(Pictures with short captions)
-=-=-

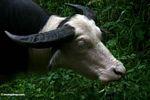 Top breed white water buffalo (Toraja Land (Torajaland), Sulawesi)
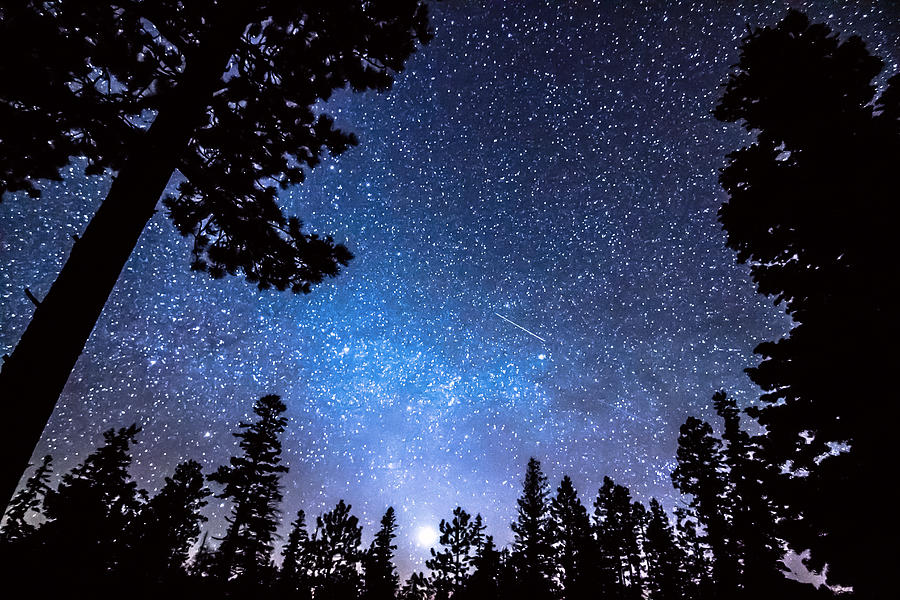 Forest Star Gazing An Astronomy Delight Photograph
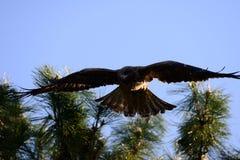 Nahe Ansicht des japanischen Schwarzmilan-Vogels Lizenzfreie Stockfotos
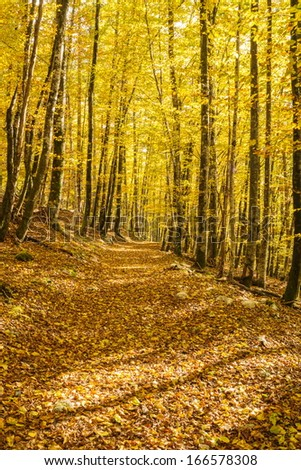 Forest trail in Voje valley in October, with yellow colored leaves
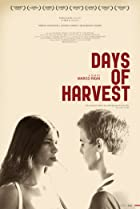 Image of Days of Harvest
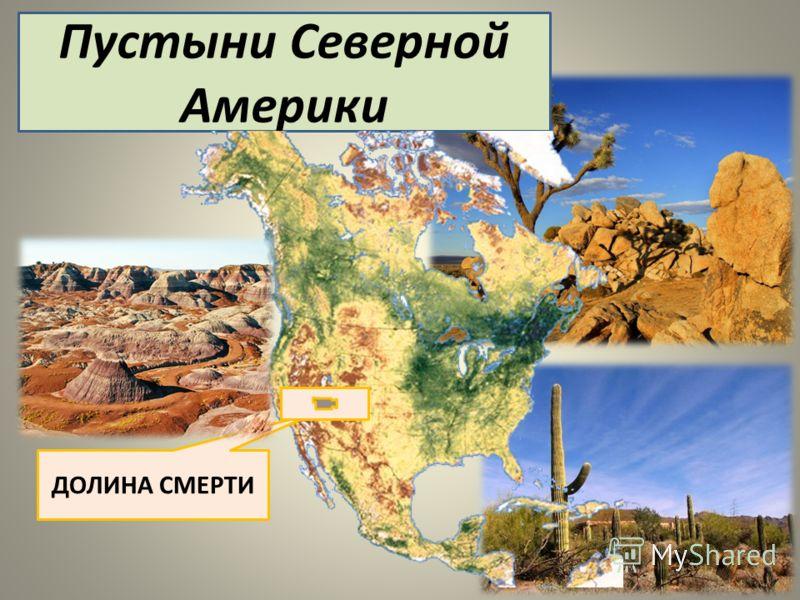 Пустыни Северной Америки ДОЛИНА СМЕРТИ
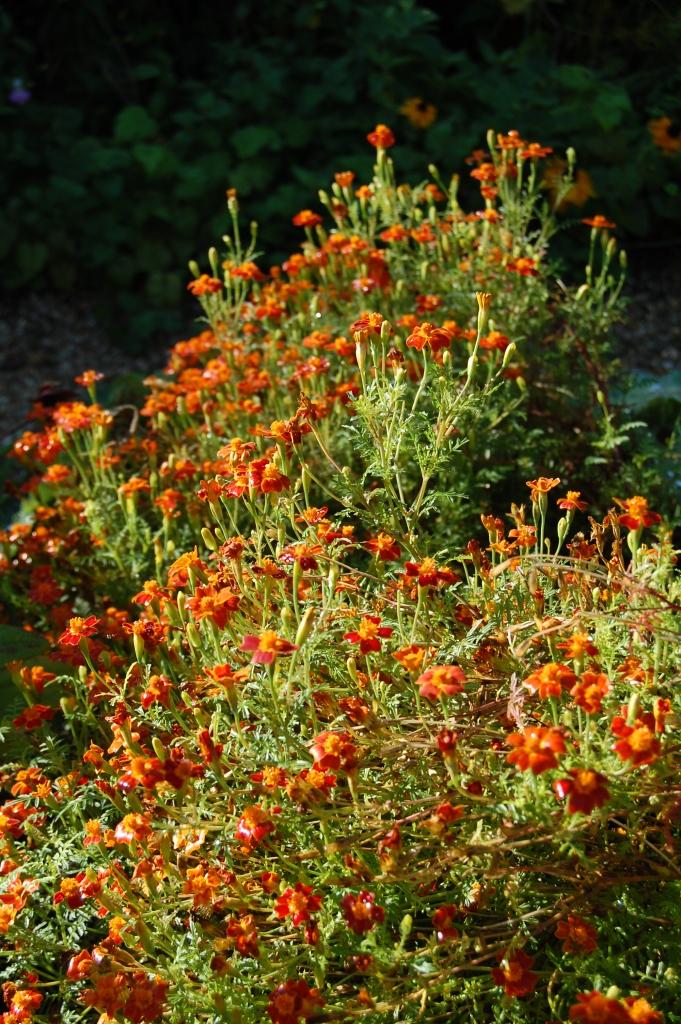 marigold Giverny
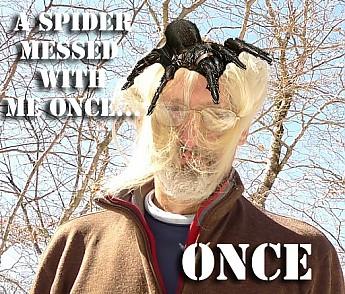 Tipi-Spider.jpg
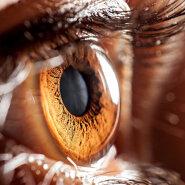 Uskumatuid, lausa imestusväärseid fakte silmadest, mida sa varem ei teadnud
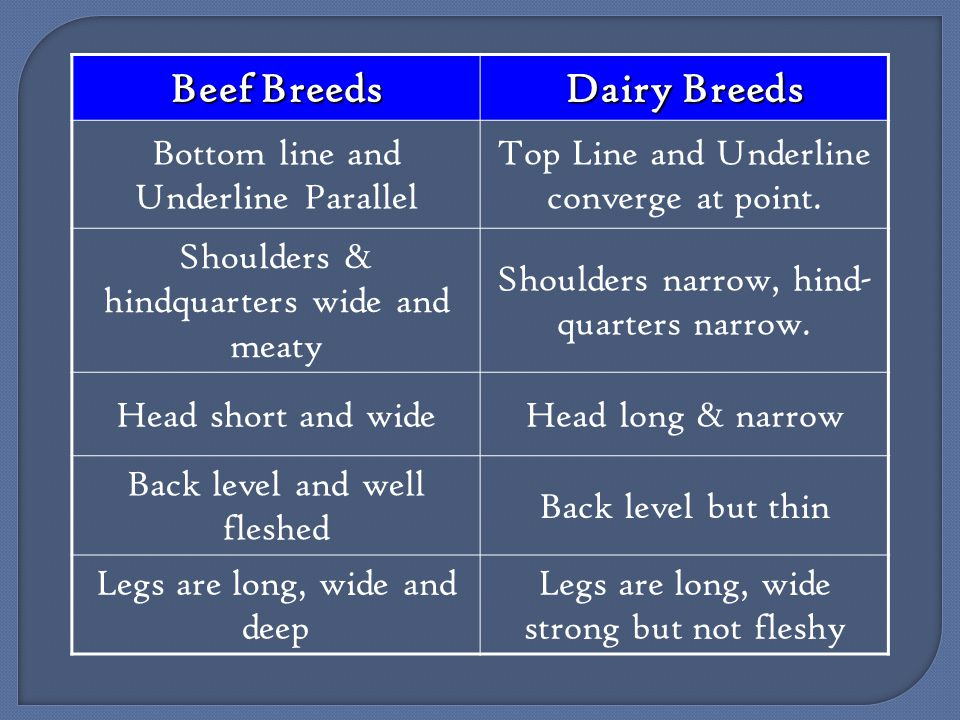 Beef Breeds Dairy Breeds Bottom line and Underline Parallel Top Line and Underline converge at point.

-=-=-

(Work request)
Reproduce exactly and only the lines from the one with "Forest trail in" through the final line of the records above, inclusive. Pictures must be left out.

(Final answer)
 Forest trail in Voje valley in October, with yellow colored leaves
 Image of Days of Harvest
 Пустыни Северной Америки ДОЛИНА СМЕРТИ
 marigold Giverny
 Tipi-Spider.jpg
 Uskumatuid, lausa imestusväärseid fakte silmadest, mida sa varem ei teadnud
 Beef Breeds Dairy Breeds Bottom line and Underline Parallel Top Line and Underline converge at point.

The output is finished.